T he 'culture of water' and the 'bath tradition' have been known in Anatolia since time immemorial. But it was the 'Turkish hamam' that immortalized them, making them an integral part of everyday life and culture. In their homeland in Central Asia , the Turks had steam baths which they called 'manchu'. Bringing their Asian tradition with them, they merged it with the bath culture they found in Anatolia , and a new synthesis was born, the 'Turkish bath'. With their traditions, associated beliefs, and philosophy of life, baths became an institution, which spread all the way from Anatolia to Hungary in Europe . Many European artists took the Turkish bath, and women's gatherings at baths, as a theme in their paintings.

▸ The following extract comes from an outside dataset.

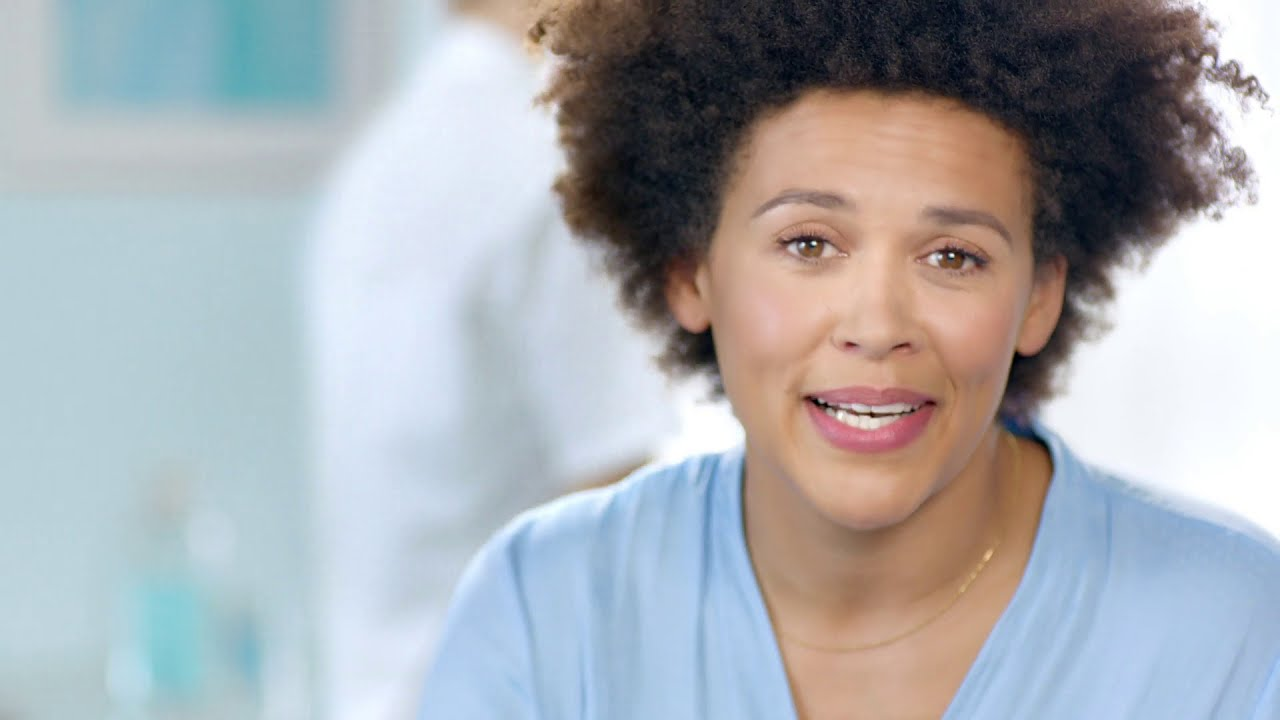 Actress Dominique starring in TV commercial Oral-B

Although baths served society as a whole, men and women came to bathe at separate times. Bathing was a form of social life, and women in particular celebrated certain important occasions at the bath, for example: the 'bridal bath ceremony', which was held one day before wedding festivities commenced; the 'forty-day bath', which marked the fortieth day following the birth of a child; the 'tear-drying bath', attended by all relatives and friends of the deceased twenty days after her death; the 'votary bath', held when a person's wish was fulfilled; the 'guest bath', to which the hostess invited her friends and relatives to meet a special visitor; and the 'holiday bath' which was taken on the eve of religious holidays.
For women, baths were also beauty salons where facial, hair and body care was available all day long together with herbal treatment of certain conditions and therapy with various oils. A woman's body was beautified and her soul restored at the bath. The perspiring body was rubbed with hand mits made of silk or linen to cleanse it of all the old skin, and lathered up numerous times to purify it of toxins. Afterwards, a woman felt literally purged of all her cares. Sometimes voices could often be heard murmuring, "May Allah protect you from the evil eye." Or, of more plump women congregated around the marble basin, "Mashallah! A
good man's wife is revealed in the bath!" And of pretty women they said, "May he who embraces you be spared." Children accompanied their mothers to the bath, but as the boys got older, other women would remark, "dear boy, tell your mother to bring your father next time!" Mothers of boys chose brides for their sons at the baths, where women bathed and groomed themselves in groups and which were therefore transformed into festivals of art and culture with all the myriad colors of social life.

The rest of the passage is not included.